Call me crazy but there is something utterly offensive about saying that a woman isn’t lying about being sexually assaulted, she’s just mistaken about who raped her. The absurdity of this public position by many Republican politicians, and Supreme Court nominee Brett Kavanaugh himself, has me cringing every time I hear it. Deny the allegations, fine. Call her a liar, fine. But don’t say you’re praying for her poor soul because she must be so confused. Don’t patronize her with an apology from your hired-help prosecutor with a vagina. And certainly, do not pretend that her credibility is just about her tone of voice or the details of what she says when even her goddamn suit already has articles dedicated to why she should or shouldn’t be believed.

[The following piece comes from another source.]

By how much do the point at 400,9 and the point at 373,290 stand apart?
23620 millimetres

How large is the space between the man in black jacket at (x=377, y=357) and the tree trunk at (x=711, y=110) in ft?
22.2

I wrote Kevin an email this week. At the same email address I had for him over 10 years ago. I don’t know if it will ever find him. I don’t really care. I don’t want or need anything from him. I am not angry. I haven’t needed years of therapy to work through this incident. This hasn’t affected my relationships with other men. I am lucky that this was not not the trauma that it is for so many women. What inspired me to write that email and write this blog is that there’s a pretty good chance Kevin literally never thought about this again. It wasn’t even on the radar as something that was not acceptable. That he, as a man, screwed up his obligation to communicate, get consent, and generally just be respectful of another human being. I don’t know if that makes me a “victim” or just a reminder that perhaps the one thing we can all do in this lifetime to make the world just a little bit better is to do as little harm as possible. That “code” among us should extend to every single aspect of our lives, but especially those that leave others the most vulnerable.
“Me too” is about drawing attention to the prevalence of sexual violence and harassment in this country. The fact that almost every woman I know has a #metoo story, even though many don’t ever want to share that story, be labeled a victim, or have any repercussions come to the perpetrator, cannot be ignored. It is not acceptable. And it is not acceptable that society is telling us that because we were drunk, or promiscuous, or dressed provocatively, or just quiet instead of screaming NO that what happened to us means nothing. We are not “confused.” We know exactly what happened to us. And we will tell those stories and keep telling those stories until they mean something.